Single-family mortgages are made to owners to finance the
purchase of a home. Single-family mortgage warehouse provides
funding to mortgage lenders to support the flow of loans from
origination to sale. Single-family construction finances the
development and construction of single-family homes,
condominiums, and town homes, including the acquisition and
development of home lots. Multifamily and senior housing loans
are for the development, construction, and lease up of apartment
projects and housing for independent, assisted, and memory-
impaired residents.

Commercial real estate loans provide funding for the
development, construction, and lease up principally of office,
retail, and industrial projects. Commercial and business loans
finance business operations and principally include asset-based,
syndicated and middle market loans, and direct financing leases
on equipment. Consumer and other loans principally include loans
secured by junior liens on single-family homes, not related to
their purchase.

Although total loans have remained relatively flat over the
past year, the composition of the portfolio has changed due to an
effort to increase residential housing earning assets. As a
result, residential housing loans represent 61 percent of the
loan portfolio at first quarter-end 2003 compared with 53 percent
at first quarter-end 2002 and 60 percent at year-end 2002.

Part of a data file:
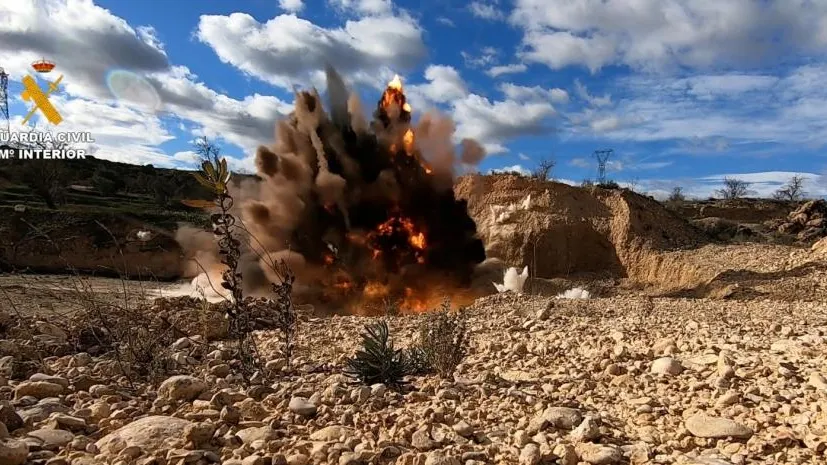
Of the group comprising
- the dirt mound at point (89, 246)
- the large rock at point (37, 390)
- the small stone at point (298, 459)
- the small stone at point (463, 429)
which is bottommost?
the small stone at point (298, 459)

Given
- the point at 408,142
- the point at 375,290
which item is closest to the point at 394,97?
the point at 408,142

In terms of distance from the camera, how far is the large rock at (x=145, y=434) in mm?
3156

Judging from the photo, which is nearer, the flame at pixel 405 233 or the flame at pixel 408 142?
the flame at pixel 405 233

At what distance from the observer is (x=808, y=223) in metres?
24.6

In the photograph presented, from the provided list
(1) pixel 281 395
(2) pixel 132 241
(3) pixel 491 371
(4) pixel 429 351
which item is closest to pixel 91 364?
(1) pixel 281 395

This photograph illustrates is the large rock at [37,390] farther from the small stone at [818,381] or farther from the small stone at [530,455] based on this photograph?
the small stone at [818,381]

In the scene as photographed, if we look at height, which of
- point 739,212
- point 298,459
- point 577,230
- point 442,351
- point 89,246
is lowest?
point 298,459

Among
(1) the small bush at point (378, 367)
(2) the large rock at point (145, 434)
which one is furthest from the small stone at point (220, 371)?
(2) the large rock at point (145, 434)

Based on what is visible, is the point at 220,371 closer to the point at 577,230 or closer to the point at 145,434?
the point at 145,434

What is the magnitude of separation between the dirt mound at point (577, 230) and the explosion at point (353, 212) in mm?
2754

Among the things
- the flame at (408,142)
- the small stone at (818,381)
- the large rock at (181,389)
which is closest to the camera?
the small stone at (818,381)

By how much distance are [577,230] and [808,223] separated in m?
11.7

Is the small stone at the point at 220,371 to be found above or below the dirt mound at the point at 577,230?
below

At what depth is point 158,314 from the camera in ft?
28.8
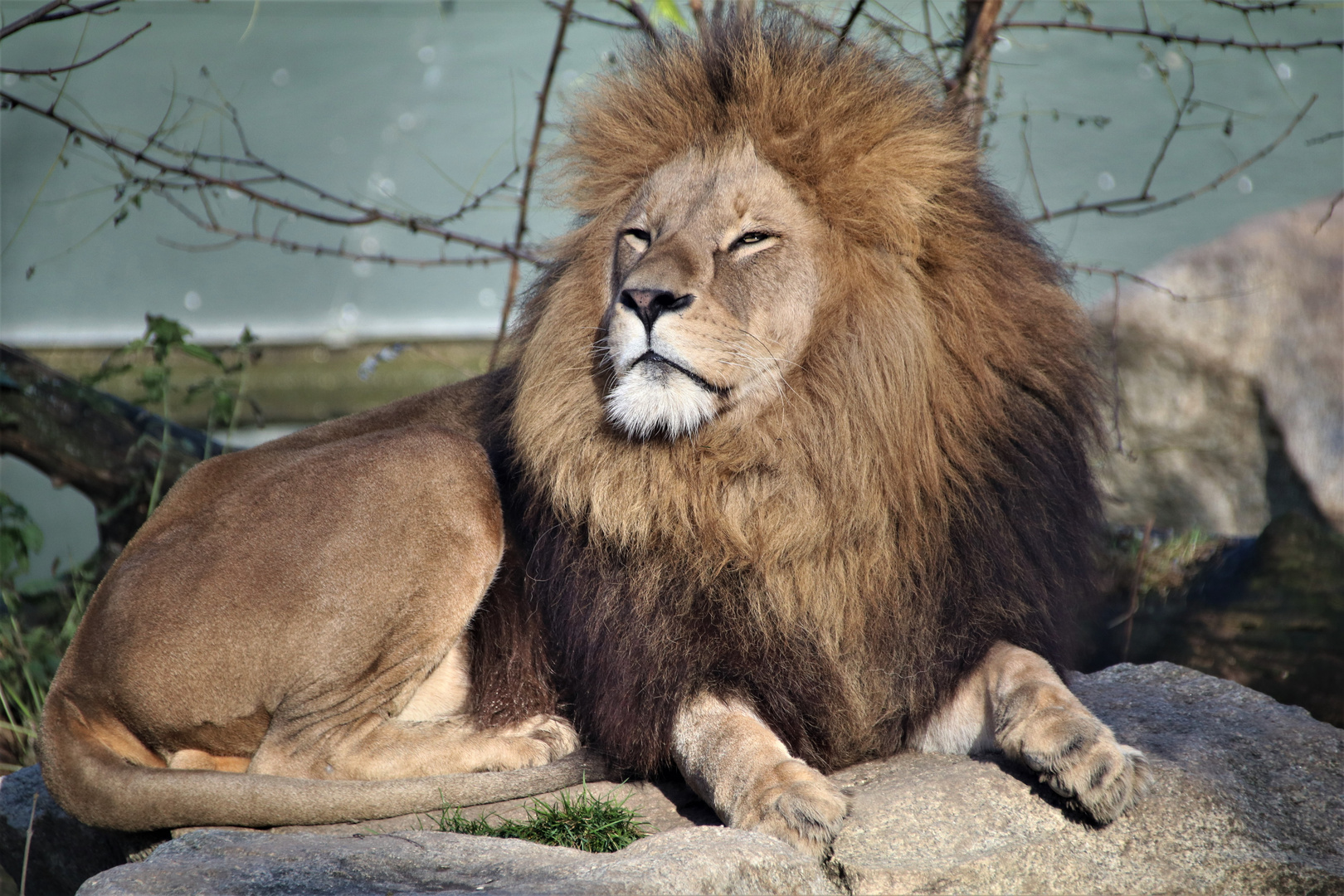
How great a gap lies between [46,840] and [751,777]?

• _CHALLENGE 1_
Answer these questions using the passage on loan types:
(a) What percentage of the loan portfolio did residential housing loans represent at first quarter-end 2003?
(b) To whom does single-family mortgage warehouse provide funding?
(c) What secures the loans that consumer and other loans principally include?
• _CHALLENGE 2_
Copy the passage on loan types word for word, everything from "Commercial real estate" down to "their purchase.".

• _FULL OUTPUT 1_
(a) 61 percent
(b) Mortgage lenders, to support the flow of loans from origination to sale
(c) Junior liens on single-family homes, not related to their purchase

• _FULL OUTPUT 2_
Commercial real estate loans provide funding for the
development, construction, and lease up principally of office,
retail, and industrial projects. Commercial and business loans
finance business operations and principally include asset-based,
syndicated and middle market loans, and direct financing leases
on equipment. Consumer and other loans principally include loans
secured by junior liens on single-family homes, not related to
their purchase.